====== TESTO DA LEGGERE
I misteri della Torre Guevara

I misteri della Torre Guevara

Pur essendo ischitano, e di famiglia che vive sull’isola da molti secoli, non conoscevo la torre di Sant’Anna. L’edificio era stato il grande interesse di Giorgio Brandi, che aveva promosso i primi restauri e le prestigiose mostre che il Circolo Sadoul vi aveva localizzato (citerò solo quella per i cinquanta anni di attività di Arnaldo Pomodoro, uno dei più grandi scultori viventi: l’artista era rimasto entusiasta del sito).
Da ischitano mi sorprendevo, e tuttora mi sorprendo, per la mancata valorizzazione di quello che è il più importante monumento di Ischia (dopo il castello, che però è privato).

 

OGNI VOLTA CHE, PER QUALCHE MANIFESTAZIONE, APRIAMO LA PORTA DELLA TORRE AFFLUISCONO NUMEROSI VISITATORI, SBALORDITI PER LA BELLEZZA DEL SITO E PIÙ ANCORA PER IL FATTO CHE LA SUA FRUIZIONE SIA EPISODICA E NON PROGRAMMATA.
============
*DA FARE*
Puoi trascrivere per intero il testo sulla Torre Guevara, parola per parola e senza alcuna modifica? Attieniti soltanto al testo, senza aggiungere altro.
====== DATI FORNITI
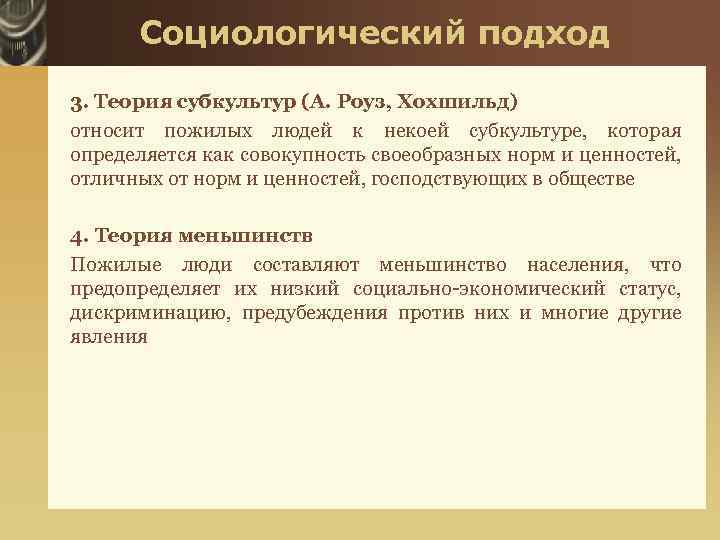 Социологический подход

3. Теория субкультур (А. Роуз, Хохшильд)

относит пожилых людей к некоей субкультуре, которая определяется как совокупность своеобразных норм и ценностей, отличных от норм и ценностей, господствующих в обществе

4. Теория меньшинств

Пожилые люди составляют меньшинство населения, что предопределяет их низкий социально-экономический статус, дискриминацию, предубеждения против них и многие другие явления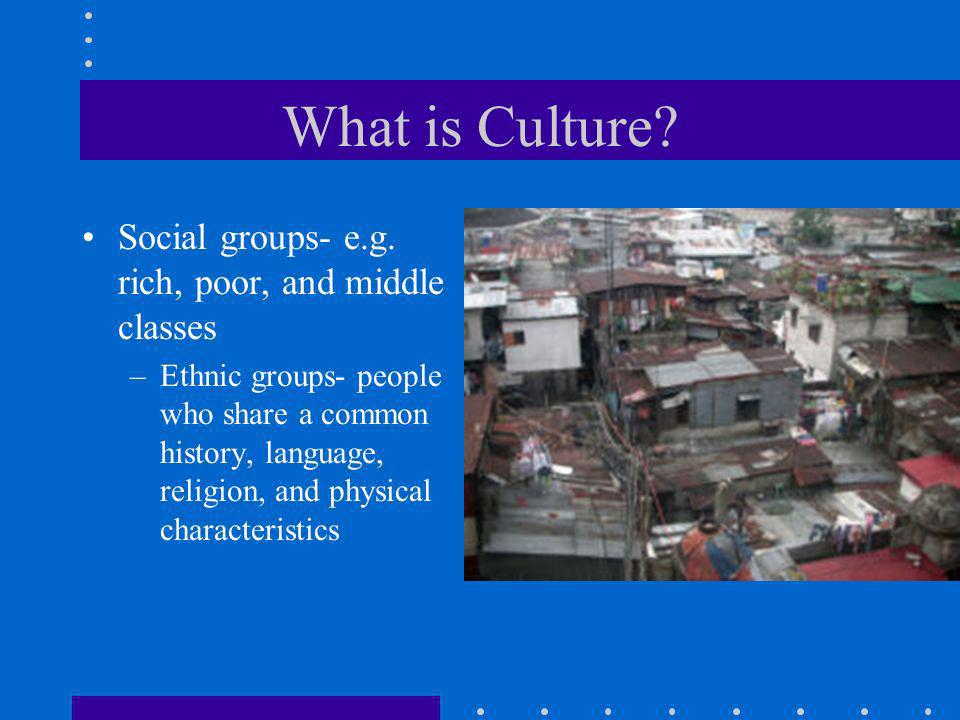 What is Culture?

• Social groups- e.g. rich, poor, and middle classes

– Ethnic groups- people who share a common history, language, religion, and physical characteristics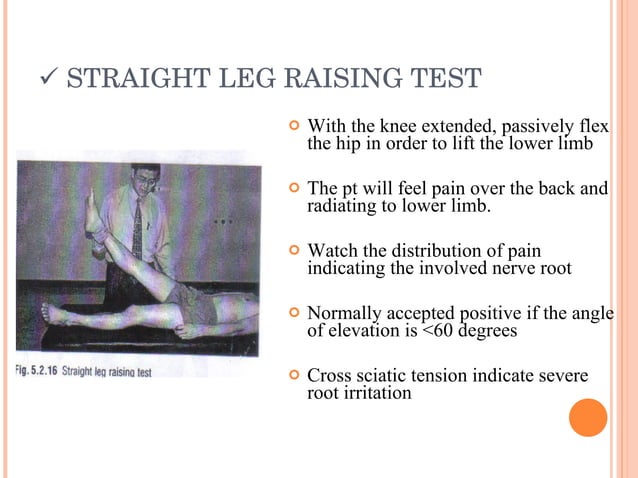 ✓ STRAIGHT LEG RAISING TEST

Fig. 5.2.16 Straight leg raising test

With the knee extended, passively flex the hip in order to lift the lower limb

The pt will feel pain over the back and radiating to lower limb.

Watch the distribution of pain indicating the involved nerve root

Normally accepted positive if the angle of elevation is <60 degrees

Cross sciatic tension indicate severe root irritation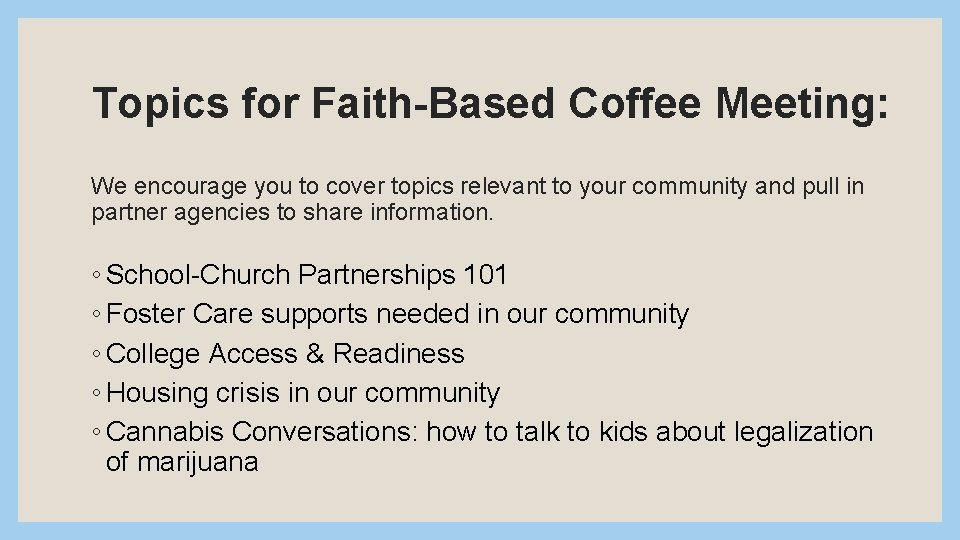 Topics for Faith-Based Coffee Meeting:

We encourage you to cover topics relevant to your community and pull in partner agencies to share information.

◦ School-Church Partnerships 101
◦ Foster Care supports needed in our community
◦ College Access & Readiness
◦ Housing crisis in our community
◦ Cannabis Conversations: how to talk to kids about legalization of marijuana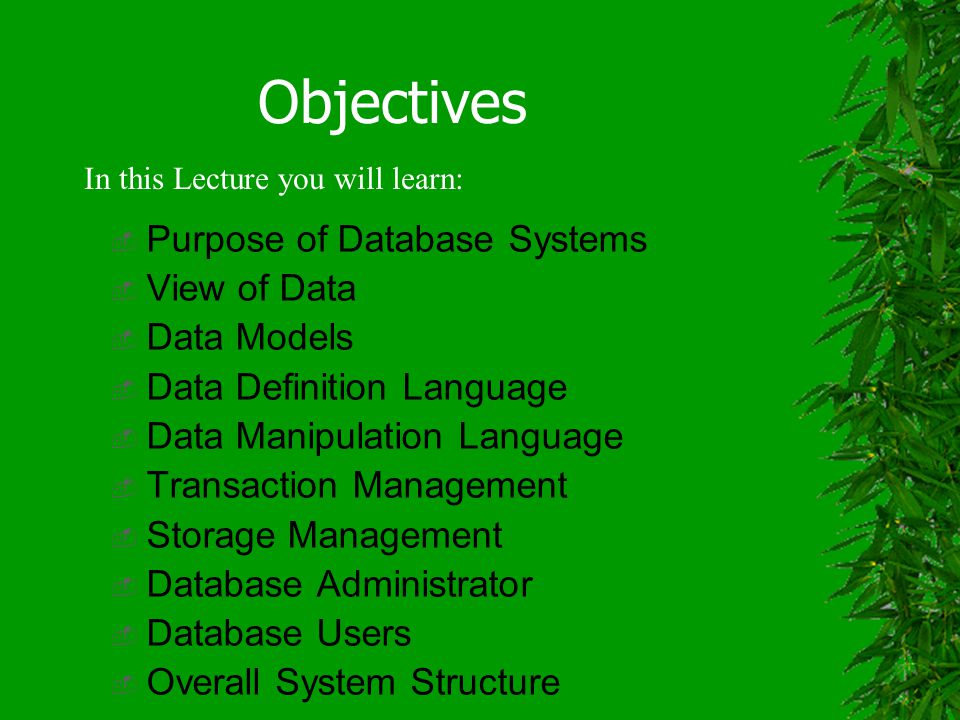 Objectives

In this Lecture you will learn:

Purpose of Database Systems
View of Data
Data Models
Data Definition Language
Data Manipulation Language
Transaction Management
Storage Management
Database Administrator
Database Users
Overall System Structure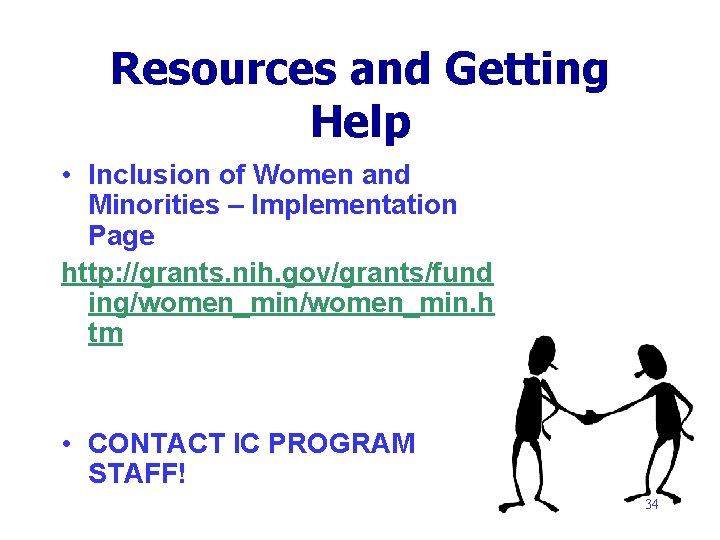 Resources and Getting Help

• Inclusion of Women and Minorities – Implementation Page

http://grants.nih.gov/grants/funding/women_min/women_min.htm

• CONTACT IC PROGRAM STAFF!

34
============
*RISPOSTA*
I misteri della Torre Guevara

I misteri della Torre Guevara

Pur essendo ischitano, e di famiglia che vive sull’isola da molti secoli, non conoscevo la torre di Sant’Anna. L’edificio era stato il grande interesse di Giorgio Brandi, che aveva promosso i primi restauri e le prestigiose mostre che il Circolo Sadoul vi aveva localizzato (citerò solo quella per i cinquanta anni di attività di Arnaldo Pomodoro, uno dei più grandi scultori viventi: l’artista era rimasto entusiasta del sito).
Da ischitano mi sorprendevo, e tuttora mi sorprendo, per la mancata valorizzazione di quello che è il più importante monumento di Ischia (dopo il castello, che però è privato).

 

OGNI VOLTA CHE, PER QUALCHE MANIFESTAZIONE, APRIAMO LA PORTA DELLA TORRE AFFLUISCONO NUMEROSI VISITATORI, SBALORDITI PER LA BELLEZZA DEL SITO E PIÙ ANCORA PER IL FATTO CHE LA SUA FRUIZIONE SIA EPISODICA E NON PROGRAMMATA.